-- DIRECTION --
Starting with the line that includes "How far apart", write out every remaining line of the records below exactly as it appears, leaving out any images.

-- DATA FOR THE TASK --

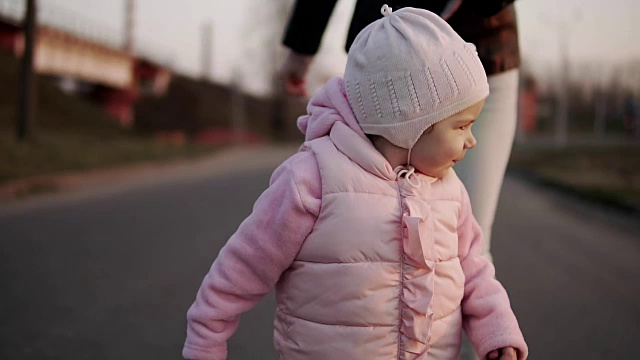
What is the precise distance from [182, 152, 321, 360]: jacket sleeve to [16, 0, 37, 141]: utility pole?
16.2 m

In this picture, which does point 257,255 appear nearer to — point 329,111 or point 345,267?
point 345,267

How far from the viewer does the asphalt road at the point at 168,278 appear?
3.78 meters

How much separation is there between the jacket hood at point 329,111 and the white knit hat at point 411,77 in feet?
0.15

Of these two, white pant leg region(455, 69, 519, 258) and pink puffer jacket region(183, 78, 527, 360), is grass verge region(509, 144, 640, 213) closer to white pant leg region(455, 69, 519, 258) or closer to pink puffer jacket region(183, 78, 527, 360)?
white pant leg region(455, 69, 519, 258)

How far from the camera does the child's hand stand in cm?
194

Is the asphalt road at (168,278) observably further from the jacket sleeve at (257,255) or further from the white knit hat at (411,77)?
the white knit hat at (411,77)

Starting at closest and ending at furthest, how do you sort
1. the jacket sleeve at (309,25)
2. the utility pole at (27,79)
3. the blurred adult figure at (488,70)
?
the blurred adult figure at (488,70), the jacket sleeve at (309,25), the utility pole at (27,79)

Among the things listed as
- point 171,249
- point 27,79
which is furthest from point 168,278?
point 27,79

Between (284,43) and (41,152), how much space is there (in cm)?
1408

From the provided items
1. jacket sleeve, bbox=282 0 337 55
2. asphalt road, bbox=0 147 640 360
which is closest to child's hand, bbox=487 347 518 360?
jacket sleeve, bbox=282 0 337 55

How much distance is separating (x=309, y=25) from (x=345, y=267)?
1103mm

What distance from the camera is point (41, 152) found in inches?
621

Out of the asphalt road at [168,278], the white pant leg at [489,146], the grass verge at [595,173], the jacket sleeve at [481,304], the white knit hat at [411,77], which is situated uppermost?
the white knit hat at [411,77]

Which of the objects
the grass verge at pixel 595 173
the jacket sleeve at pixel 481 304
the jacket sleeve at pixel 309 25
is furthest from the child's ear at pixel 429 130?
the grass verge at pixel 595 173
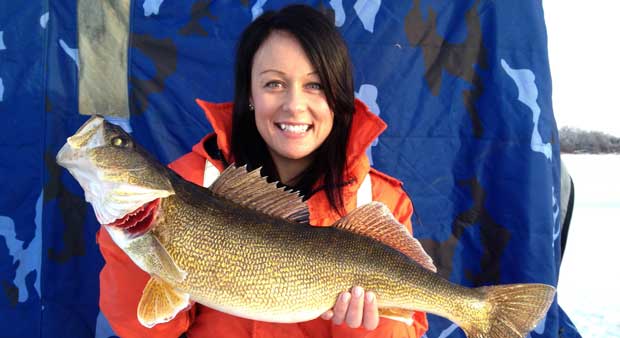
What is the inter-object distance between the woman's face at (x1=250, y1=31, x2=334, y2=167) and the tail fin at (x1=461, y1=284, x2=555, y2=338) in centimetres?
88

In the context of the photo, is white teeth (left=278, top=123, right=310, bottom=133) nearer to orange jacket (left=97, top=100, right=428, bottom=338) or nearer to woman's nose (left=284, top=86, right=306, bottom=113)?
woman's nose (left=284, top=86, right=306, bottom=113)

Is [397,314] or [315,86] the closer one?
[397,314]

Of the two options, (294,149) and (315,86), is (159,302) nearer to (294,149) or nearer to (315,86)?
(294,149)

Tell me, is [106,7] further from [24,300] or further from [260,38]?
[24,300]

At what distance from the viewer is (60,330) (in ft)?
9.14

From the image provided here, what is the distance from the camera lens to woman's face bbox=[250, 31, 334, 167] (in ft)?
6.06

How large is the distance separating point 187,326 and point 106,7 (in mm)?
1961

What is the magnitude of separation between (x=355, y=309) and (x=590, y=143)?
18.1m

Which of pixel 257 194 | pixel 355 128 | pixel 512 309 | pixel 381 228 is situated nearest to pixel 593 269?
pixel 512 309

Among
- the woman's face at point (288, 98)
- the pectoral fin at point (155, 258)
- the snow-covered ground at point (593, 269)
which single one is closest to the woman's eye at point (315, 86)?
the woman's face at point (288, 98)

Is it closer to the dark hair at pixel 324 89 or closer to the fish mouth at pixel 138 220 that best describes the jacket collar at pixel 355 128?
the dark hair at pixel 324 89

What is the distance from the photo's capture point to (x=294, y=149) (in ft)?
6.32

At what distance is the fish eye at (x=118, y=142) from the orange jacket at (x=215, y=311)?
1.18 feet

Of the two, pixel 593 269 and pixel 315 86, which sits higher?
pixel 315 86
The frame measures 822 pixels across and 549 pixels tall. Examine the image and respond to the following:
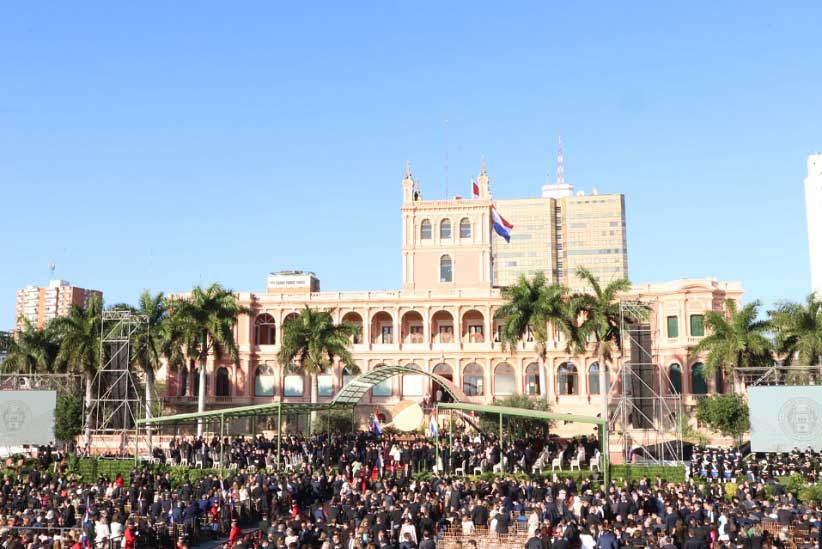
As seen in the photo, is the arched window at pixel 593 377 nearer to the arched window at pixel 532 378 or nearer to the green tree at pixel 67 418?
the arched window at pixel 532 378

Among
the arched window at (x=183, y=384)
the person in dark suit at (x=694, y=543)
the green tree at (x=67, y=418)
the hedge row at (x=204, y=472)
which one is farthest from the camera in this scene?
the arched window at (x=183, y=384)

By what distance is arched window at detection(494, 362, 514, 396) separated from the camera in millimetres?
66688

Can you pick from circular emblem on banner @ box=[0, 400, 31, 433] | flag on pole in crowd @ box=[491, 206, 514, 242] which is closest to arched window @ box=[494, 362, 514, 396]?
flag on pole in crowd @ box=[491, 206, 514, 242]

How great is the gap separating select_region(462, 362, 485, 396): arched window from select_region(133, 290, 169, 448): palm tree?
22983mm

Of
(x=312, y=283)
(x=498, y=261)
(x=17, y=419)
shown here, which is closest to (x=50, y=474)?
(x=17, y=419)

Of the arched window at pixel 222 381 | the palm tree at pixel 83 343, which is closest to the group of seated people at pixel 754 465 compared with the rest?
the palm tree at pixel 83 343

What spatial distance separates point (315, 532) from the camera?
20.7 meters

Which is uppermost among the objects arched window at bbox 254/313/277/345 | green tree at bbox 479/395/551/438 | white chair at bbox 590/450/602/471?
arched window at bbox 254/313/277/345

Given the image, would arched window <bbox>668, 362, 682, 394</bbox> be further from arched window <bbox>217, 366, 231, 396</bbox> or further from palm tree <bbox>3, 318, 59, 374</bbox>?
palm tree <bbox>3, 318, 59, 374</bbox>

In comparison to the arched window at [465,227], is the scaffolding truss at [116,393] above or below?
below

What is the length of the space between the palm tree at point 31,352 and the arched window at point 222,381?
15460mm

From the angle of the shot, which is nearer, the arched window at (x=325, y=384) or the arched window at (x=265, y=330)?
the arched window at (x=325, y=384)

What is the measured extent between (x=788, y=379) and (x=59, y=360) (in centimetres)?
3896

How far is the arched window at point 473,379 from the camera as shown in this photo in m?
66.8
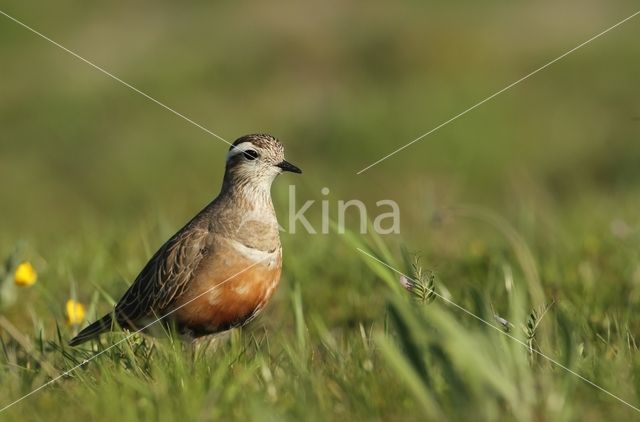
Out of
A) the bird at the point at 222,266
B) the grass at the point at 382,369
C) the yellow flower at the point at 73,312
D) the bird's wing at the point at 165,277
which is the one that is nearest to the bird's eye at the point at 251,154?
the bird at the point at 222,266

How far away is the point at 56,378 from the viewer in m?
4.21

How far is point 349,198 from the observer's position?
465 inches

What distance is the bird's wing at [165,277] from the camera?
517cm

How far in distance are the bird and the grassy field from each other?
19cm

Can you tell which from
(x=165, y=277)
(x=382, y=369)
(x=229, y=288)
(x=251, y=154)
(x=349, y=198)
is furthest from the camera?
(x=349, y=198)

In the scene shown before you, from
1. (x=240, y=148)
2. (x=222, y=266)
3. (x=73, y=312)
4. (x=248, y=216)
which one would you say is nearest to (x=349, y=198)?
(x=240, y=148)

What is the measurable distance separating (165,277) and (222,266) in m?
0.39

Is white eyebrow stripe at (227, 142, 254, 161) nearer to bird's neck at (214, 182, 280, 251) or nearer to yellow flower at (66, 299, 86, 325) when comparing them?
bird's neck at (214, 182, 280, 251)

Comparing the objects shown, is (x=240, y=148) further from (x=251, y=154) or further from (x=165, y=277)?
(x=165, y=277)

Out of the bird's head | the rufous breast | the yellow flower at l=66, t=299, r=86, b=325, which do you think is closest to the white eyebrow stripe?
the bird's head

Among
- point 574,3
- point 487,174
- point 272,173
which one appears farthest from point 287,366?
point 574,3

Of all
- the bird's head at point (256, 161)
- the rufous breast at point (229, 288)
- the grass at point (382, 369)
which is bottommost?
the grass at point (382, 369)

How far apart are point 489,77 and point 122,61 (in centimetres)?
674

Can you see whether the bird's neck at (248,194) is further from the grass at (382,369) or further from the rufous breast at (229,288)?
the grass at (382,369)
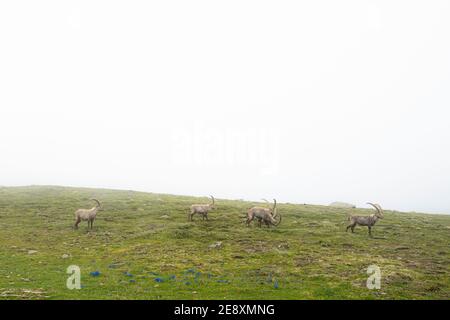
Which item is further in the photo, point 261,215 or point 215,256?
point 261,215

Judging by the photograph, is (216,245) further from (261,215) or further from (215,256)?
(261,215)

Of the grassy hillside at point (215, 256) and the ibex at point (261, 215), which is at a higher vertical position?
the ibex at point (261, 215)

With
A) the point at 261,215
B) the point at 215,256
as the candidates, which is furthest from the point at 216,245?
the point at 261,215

-- WRITTEN REPLY --
How far apart are point 489,77 and point 122,61 (in centimetres)?
674

Can you see whether the bird's neck at (248,194) is further from the grass at (382,369) or further from the rufous breast at (229,288)?
the grass at (382,369)
Which item is further in the photo, point 261,215 or point 215,256?
point 261,215

Judging by the photograph, is (216,245) further from (261,215) or further from (215,256)?
(261,215)

Of the grassy hillside at point (215, 256) and the ibex at point (261, 215), which is at a higher vertical position?
the ibex at point (261, 215)

With
A) the point at 261,215
B) the point at 215,256
as the candidates, which is furthest from the point at 216,245?
the point at 261,215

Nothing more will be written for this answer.